Kast, meanwhile, was making moves that suggested some anxiety about his position. His campaign brought on Paula Daza, who had served as deputy health secretary under former president Sebastián Piñera, to join his team full-time. Her departure from government to work explicitly for the conservative candidate sparked immediate controversy. Opposition figures read it as a signal that the sitting administration was throwing its weight behind Kast, despite official claims of neutrality. The move underscored how much was at stake: the establishment was visibly mobilizing.
But Kast's most striking maneuver came when he traveled to the United States in the final stretch of the campaign. He scheduled meetings with representatives from the financial, technology, and renewable energy sectors, planning to present his economic program to American business leaders. The trip also included a private meeting with U.S. Senator Marco Rubio, a prominent Republican. The timing and the choice of interlocutors suggested a deliberate effort to reshape his image abroad—and perhaps at home. In Chile, Kast had been branded by opponents as an extremist, a characterization that dogged his campaign. A tour through American boardrooms and congressional offices seemed designed to launder that reputation, to show that serious international figures took him seriously as a potential leader.
With less than three weeks remaining, the race had become a contest over who could move the unmoved. Boric held the polling advantage, but Kast had the machinery of the state and the backing of the financial establishment. The undecided voters, the abstainers, the ones who had not yet made up their minds—they would decide whether Chile's next president would come from the left or the right.
Citas Notables
Boric announced he would spend the final weeks trying to persuade the 53 percent of the electorate that had sat out the first round to come vote for him— Gabriel Boric's campaign strategy
La Conversación del Hearth Otra perspectiva de la historia
Why does Kast's trip to the United States matter so much in a Chilean election?

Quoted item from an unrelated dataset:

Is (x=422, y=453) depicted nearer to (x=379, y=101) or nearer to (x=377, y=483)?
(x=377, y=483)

Because he's trying to change the story about who he is. At home, he's been painted as an extremist. Meeting with American senators and tech executives tells voters—especially moderate ones—that he's acceptable to serious international figures. It's a credibility play.

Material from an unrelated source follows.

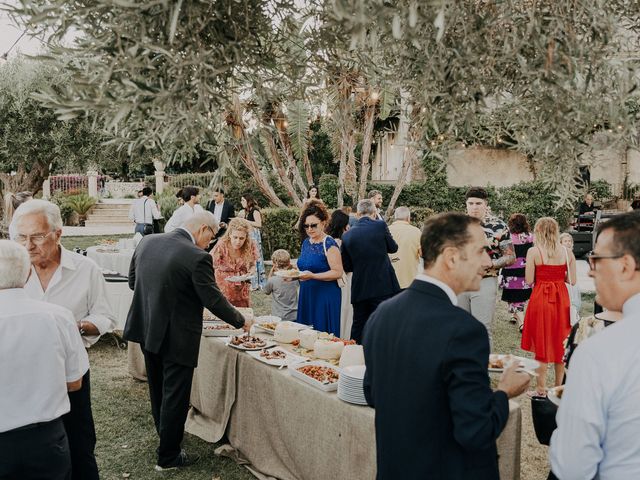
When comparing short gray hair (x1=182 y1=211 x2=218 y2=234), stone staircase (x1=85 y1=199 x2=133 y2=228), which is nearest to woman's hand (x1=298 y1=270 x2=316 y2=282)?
short gray hair (x1=182 y1=211 x2=218 y2=234)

But wouldn't that backfire? Wouldn't it look like he's taking orders from Washington?
That's the risk. But his campaign calculated that the benefit of appearing mainstream and internationally connected outweighs the nationalist critique. He's behind in the polls and needs to move undecided voters. A meeting with Marco Rubio signals stability and alignment with the U.S., which matters to Chile's business class.
What about Boric's advantage in the polls—is it actually as solid as it looks?
Not entirely. Yes, he leads 39 to 33 in one poll, 40 to 24 in another. But 15 to 28 percent of voters are genuinely undecided. That's a huge swing vote. And the first round showed only 47 percent turnout. If Boric can mobilize non-voters, he wins. If Kast can suppress turnout or flip undecideds, he has a path.
The Sichel voters seem to be breaking for Kast. Doesn't that worry Boric's team?
It should. Sichel represented the establishment center-right. When 53 percent of his voters say they'll vote for Kast, that's a consolidation of the right. But Parisi voters—the populist center—are splitting toward Boric. It's a race for which coalition can hold together.
So this is really about turnout and persuasion in the final weeks?
Exactly. Both campaigns know the election will be decided by people who either didn't vote in round one or haven't made up their minds. It's not about converting true believers. It's about reaching the disengaged and the uncertain.